The latest beach restrictions are reminiscent of what happened in the early days of the pandemic, when some beaches were open and others closed, causing confusion along the coast.
After cooped-up crowds showed up in big numbers during a hot weekend in April, Newsom shut down all of Orange County’s coastline – a move that resulted in protests and some coastal towns taking the governor to court.
It’s unclear whether those who show up this weekend at shut-down stretches of beach will be kicked off or cited. The Los Angeles County Sheriff said he will not enforce the governor’s order, according to a news report earlier this week, similar to a statement made by Orange County’s Sheriff when officials were asked to enforce active recreation.
Officials in Los Angeles had already decided to shut down county beaches throughout the South Bay and Santa Monica Bay, much like they did for more than six weeks in the early days of the pandemic due to an increased spread of the coronavirus, officials said Monday, June 29.
L.A. County Department of Public Health has ordered all county beaches, piers, parking lots, beach bike paths on the sand portion of the shore, and beach access points temporarily closed to the public from Friday, July 3, to 5 a.m. Monday, July 6.
Large holiday crowds could further increase transmission of COVID-19, Barbara Ferrer, the county’s director of Public Health, said in a statement late Monday.
“Physical distancing isn’t optional, wearing a face covering isn’t optional, spending time only with those you live with isn’t optional — these are requirements,” Ferrer said.
In Hermosa Beach, which typically draws 100,000 during the holiday weekend, officials were encouraging compliance with the health order, especially as COVID-19 cases increased markedly in the last month. The popular Hermosa Beach Ironman, which draws big Fourth of July crowds with a race and beer chugging, has been canceled, according to organizer Robert “Burgie” Benz.
“Typically we have a day to get rid of our hangover and that’s the way it is,” Benz said. “But 14 days to isolate ourselves after doing the event, it’s just not worth it.”
Long Beach, which owns its city beach, will also follow Los Angeles’ orders and close from Friday to Monday.
In Laguna Beach, officials also aren’t taking a chance. They opted Tuesday night to shut down on the Fourth of July and plan to guard the town’s estimated three dozen access points with lifeguards and police standing along beaches and stairways to turn people away.
Longtime Laguna Beach surfer James Pribram said with the staggering coronavirus numbers in recent days, the closure is a necessary step.
“Once one county closes, it over impacts the neighboring counties,” he said. “Laguna is already over impacted… Once one county makes that decision, I think the other counties have to fall in line. You just have to close it.”

Extracted information:
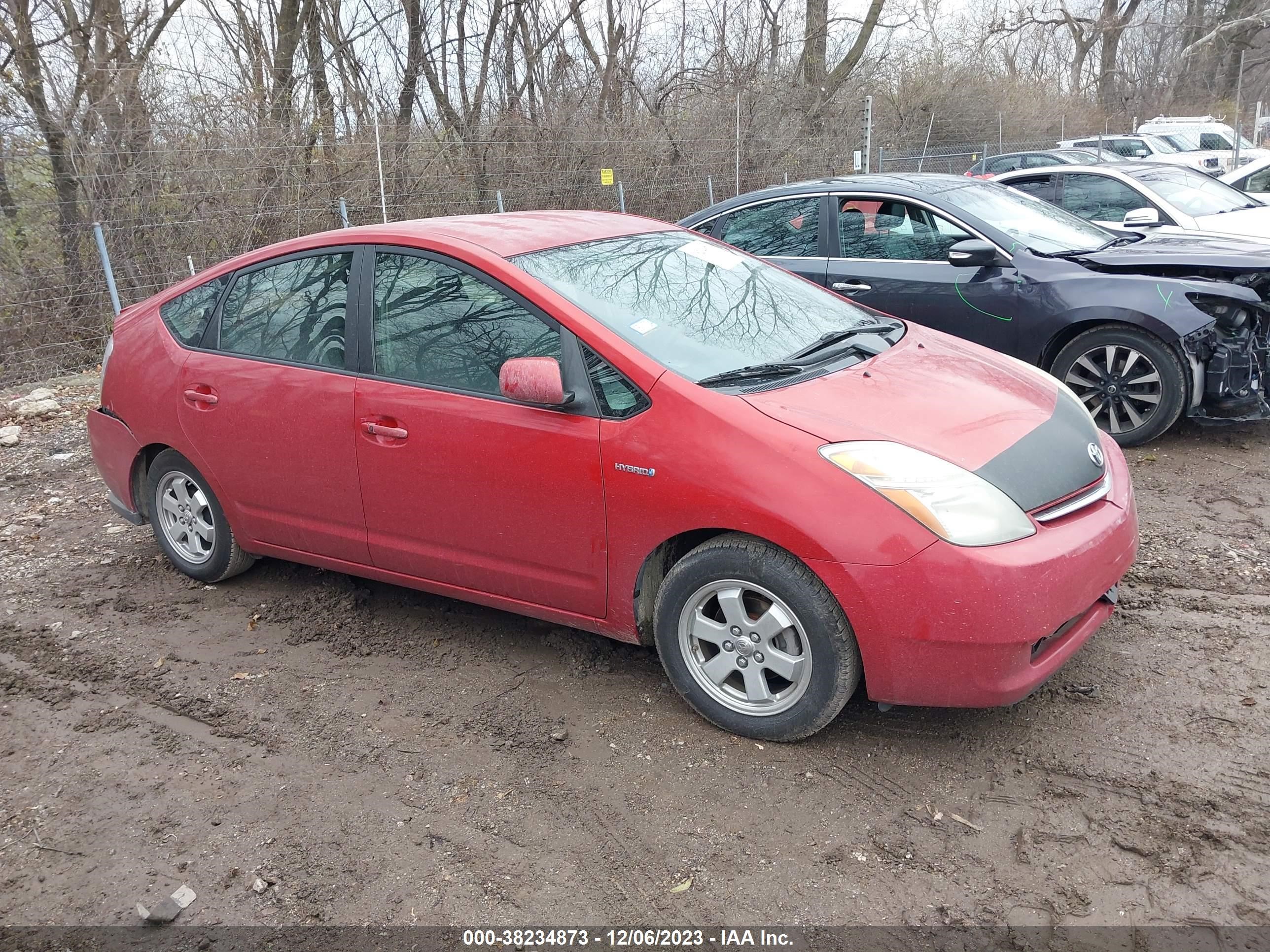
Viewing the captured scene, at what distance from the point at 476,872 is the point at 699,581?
1.10 metres

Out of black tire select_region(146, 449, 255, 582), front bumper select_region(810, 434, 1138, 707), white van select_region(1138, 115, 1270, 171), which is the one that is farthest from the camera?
white van select_region(1138, 115, 1270, 171)

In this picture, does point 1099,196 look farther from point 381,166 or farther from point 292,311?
point 381,166

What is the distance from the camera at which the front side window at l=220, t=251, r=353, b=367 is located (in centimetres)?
415

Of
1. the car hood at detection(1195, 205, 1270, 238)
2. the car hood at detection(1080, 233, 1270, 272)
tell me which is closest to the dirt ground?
the car hood at detection(1080, 233, 1270, 272)

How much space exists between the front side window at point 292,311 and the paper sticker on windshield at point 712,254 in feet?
4.61

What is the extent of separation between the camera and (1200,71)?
40.2 metres

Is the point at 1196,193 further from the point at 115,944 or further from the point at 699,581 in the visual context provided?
the point at 115,944

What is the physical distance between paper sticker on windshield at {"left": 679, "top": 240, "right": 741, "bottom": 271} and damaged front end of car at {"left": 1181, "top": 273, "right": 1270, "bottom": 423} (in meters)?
3.03

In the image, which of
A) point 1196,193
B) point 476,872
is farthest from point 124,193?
point 1196,193

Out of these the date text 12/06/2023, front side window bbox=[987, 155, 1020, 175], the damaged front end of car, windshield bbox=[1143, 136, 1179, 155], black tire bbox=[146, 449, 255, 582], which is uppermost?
windshield bbox=[1143, 136, 1179, 155]

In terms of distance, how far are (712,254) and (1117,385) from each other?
3.15 metres

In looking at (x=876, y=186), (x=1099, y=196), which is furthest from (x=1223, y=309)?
(x=1099, y=196)

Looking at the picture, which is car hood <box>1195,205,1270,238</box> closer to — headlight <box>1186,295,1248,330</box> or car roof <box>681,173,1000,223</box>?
car roof <box>681,173,1000,223</box>

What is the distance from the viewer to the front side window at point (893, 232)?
21.9ft
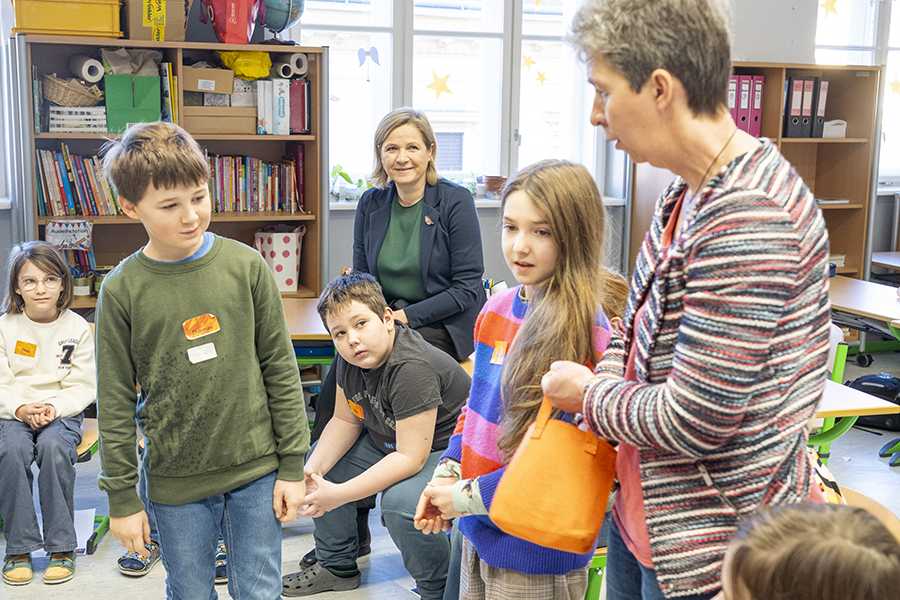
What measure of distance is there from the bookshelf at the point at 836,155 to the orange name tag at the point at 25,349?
11.0ft

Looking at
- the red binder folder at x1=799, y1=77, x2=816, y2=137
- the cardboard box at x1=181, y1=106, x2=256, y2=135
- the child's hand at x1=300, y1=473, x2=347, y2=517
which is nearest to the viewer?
the child's hand at x1=300, y1=473, x2=347, y2=517

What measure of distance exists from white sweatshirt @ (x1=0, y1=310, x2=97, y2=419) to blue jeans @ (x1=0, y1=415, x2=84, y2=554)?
0.44 ft

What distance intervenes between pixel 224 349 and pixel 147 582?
1325 millimetres

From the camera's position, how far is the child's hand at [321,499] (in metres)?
2.03

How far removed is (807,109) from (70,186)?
13.5 feet

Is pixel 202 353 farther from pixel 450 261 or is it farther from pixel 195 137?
pixel 195 137

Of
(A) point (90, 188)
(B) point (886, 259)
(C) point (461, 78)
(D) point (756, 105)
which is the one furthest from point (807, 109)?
(A) point (90, 188)

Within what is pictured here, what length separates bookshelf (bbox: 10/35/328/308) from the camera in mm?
3500

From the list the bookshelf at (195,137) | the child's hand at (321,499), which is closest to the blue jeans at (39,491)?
the child's hand at (321,499)

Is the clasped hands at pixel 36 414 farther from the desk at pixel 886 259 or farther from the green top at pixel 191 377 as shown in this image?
the desk at pixel 886 259

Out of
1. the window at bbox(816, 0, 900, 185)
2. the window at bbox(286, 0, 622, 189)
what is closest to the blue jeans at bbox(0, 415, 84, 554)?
the window at bbox(286, 0, 622, 189)

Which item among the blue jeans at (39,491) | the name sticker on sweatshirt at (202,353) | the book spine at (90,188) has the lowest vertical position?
the blue jeans at (39,491)

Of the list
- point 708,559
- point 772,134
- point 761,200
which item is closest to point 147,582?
point 708,559

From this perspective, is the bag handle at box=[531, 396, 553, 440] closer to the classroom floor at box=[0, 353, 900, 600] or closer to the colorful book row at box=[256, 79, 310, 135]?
the classroom floor at box=[0, 353, 900, 600]
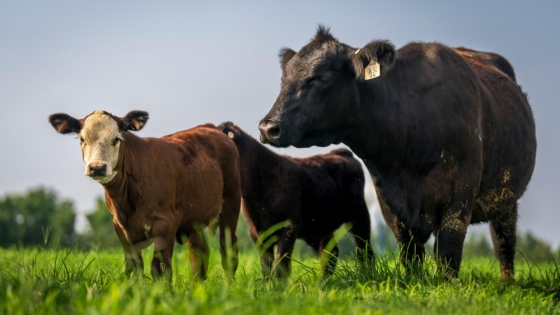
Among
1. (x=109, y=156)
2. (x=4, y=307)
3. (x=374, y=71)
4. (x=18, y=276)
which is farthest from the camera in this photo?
(x=374, y=71)

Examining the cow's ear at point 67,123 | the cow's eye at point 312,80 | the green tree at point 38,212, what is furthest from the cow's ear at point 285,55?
the green tree at point 38,212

Task list:
(A) According to the text on beach closures, how many people does Hermosa Beach typically draw during the holiday weekend?
(B) Return everything in the text on beach closures from "L.A. County Department" down to "statement late Monday.".
(C) Condense the paragraph of the text on beach closures that begins "In Laguna Beach, officials also aren't taking a chance" into a shorter version that keeps its main facts.

Exercise solutions:
(A) About 100,000 people.

(B)
L.A. County Department of Public Health has ordered all county beaches, piers, parking lots, beach bike paths on the sand portion of the shore, and beach access points temporarily closed to the public from Friday, July 3, to 5 a.m. Monday, July 6.
Large holiday crowds could further increase transmission of COVID-19, Barbara Ferrer, the county’s director of Public Health, said in a statement late Monday.

(C) On Tuesday night, Laguna Beach officials chose to close the town's beaches on the Fourth of July. Lifeguards and police will stand along beaches and stairways at the town's roughly three dozen access points to turn people away.